▸ THE TASK:
In the records below, the line with "this 600×400 image." and every line after it must be written out exactly; no pictures belong in the result.

* * * * *

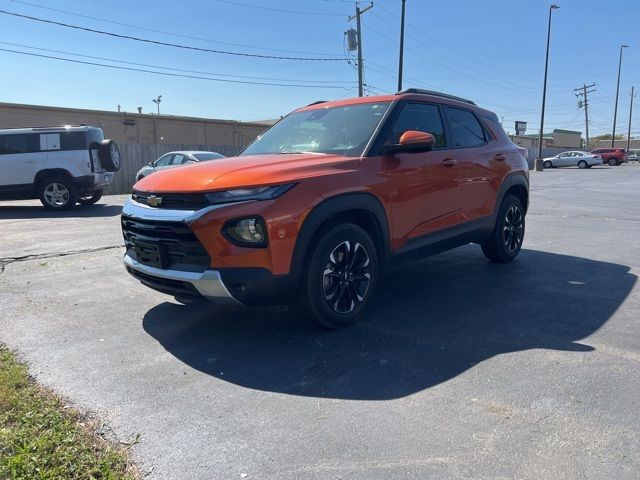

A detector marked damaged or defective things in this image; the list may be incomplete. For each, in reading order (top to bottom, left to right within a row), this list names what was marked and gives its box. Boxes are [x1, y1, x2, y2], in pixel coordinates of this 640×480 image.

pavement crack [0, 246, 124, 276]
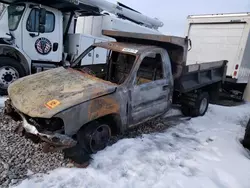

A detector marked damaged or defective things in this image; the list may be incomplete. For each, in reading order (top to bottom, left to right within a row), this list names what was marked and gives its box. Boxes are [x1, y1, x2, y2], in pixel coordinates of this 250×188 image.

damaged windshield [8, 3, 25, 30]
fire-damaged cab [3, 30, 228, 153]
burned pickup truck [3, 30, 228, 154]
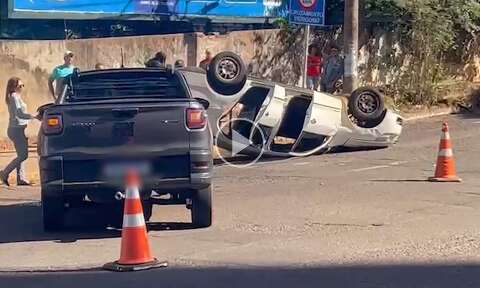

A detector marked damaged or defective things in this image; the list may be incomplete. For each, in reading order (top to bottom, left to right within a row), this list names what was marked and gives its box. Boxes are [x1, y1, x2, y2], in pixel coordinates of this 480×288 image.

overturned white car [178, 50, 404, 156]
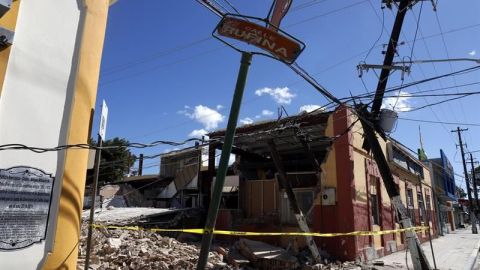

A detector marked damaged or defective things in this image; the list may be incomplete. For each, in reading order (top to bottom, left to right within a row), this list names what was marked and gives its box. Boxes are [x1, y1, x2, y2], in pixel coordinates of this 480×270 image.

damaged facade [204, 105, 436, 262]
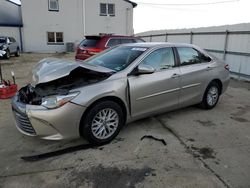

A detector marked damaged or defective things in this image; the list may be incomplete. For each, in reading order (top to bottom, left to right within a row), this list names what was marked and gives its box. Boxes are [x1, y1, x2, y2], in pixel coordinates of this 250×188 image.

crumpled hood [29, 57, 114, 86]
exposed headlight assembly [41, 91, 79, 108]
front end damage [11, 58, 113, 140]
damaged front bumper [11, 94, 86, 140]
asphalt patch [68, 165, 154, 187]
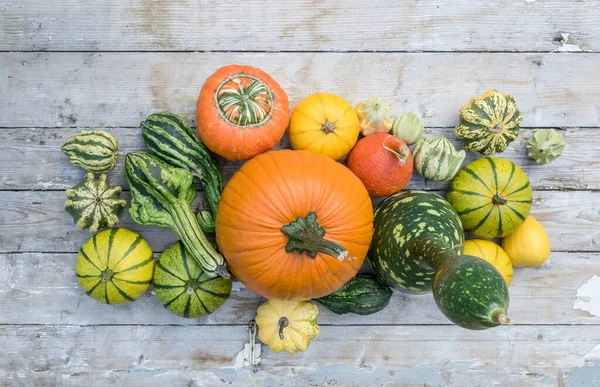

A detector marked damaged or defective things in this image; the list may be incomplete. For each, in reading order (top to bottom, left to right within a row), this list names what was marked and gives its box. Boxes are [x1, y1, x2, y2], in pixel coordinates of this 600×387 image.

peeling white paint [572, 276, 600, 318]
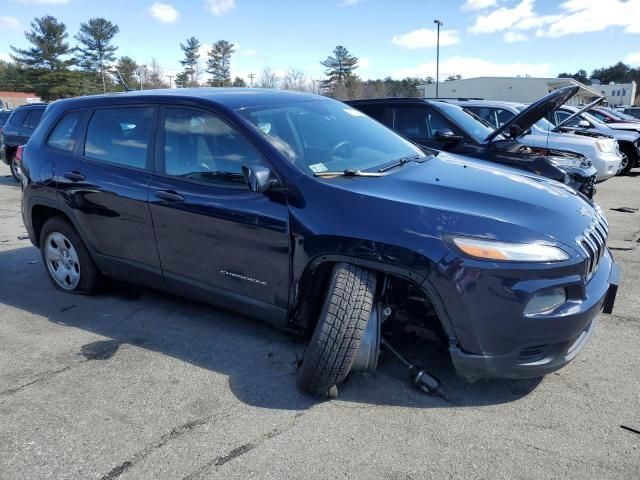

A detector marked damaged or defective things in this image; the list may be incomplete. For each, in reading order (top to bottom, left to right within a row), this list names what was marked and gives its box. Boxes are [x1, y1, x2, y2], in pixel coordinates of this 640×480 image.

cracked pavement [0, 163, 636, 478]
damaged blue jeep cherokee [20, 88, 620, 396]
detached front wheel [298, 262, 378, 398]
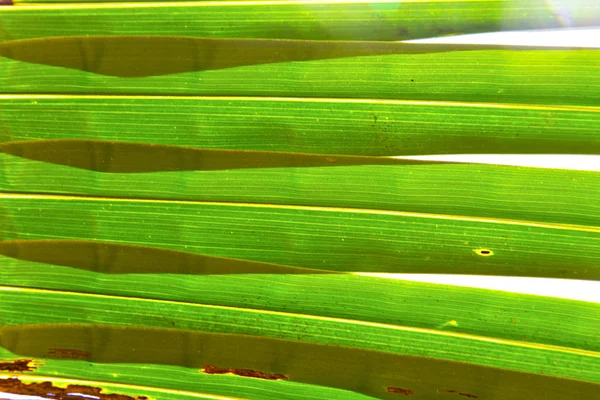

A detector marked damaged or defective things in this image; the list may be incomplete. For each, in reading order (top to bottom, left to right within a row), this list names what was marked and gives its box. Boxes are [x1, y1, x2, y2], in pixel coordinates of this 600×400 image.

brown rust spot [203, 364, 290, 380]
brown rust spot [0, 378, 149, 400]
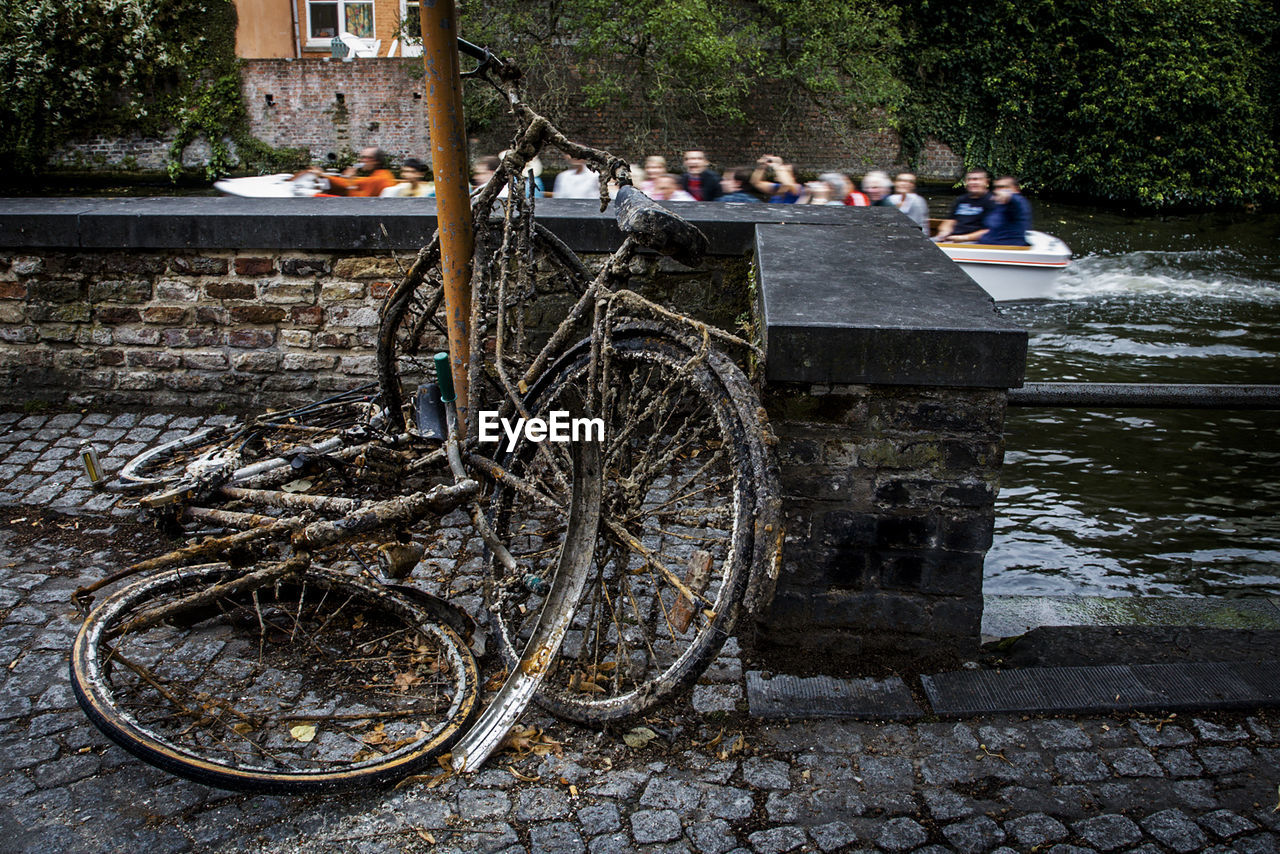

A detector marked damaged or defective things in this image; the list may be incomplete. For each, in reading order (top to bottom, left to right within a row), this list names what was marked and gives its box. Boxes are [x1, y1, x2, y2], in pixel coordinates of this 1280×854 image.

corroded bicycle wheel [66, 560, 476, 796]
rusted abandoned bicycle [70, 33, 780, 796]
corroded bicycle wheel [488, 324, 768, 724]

* * * * *

▸ OUTPUT FOR THIS EXERCISE:
A detector marked damaged or defective things in this image; the list may be incomplete. For each, in reading order (top to bottom, left to right within a row), this list names what was marked and gives its box. Boxes are [x1, y1, x2, y2], in pixel coordinates of this 600×400 image.

brown rust spot [203, 364, 290, 380]
brown rust spot [0, 378, 149, 400]

A detector marked damaged or defective things in this image; the list may be incomplete. For each, in reading order (top to bottom, left to right within a row), this list names what was marked and gives its box. Boxes are [x1, y1, x2, y2], in pixel coordinates of this 1280×854 image.

corroded bicycle wheel [66, 560, 476, 796]
rusted abandoned bicycle [70, 33, 780, 796]
corroded bicycle wheel [488, 324, 768, 724]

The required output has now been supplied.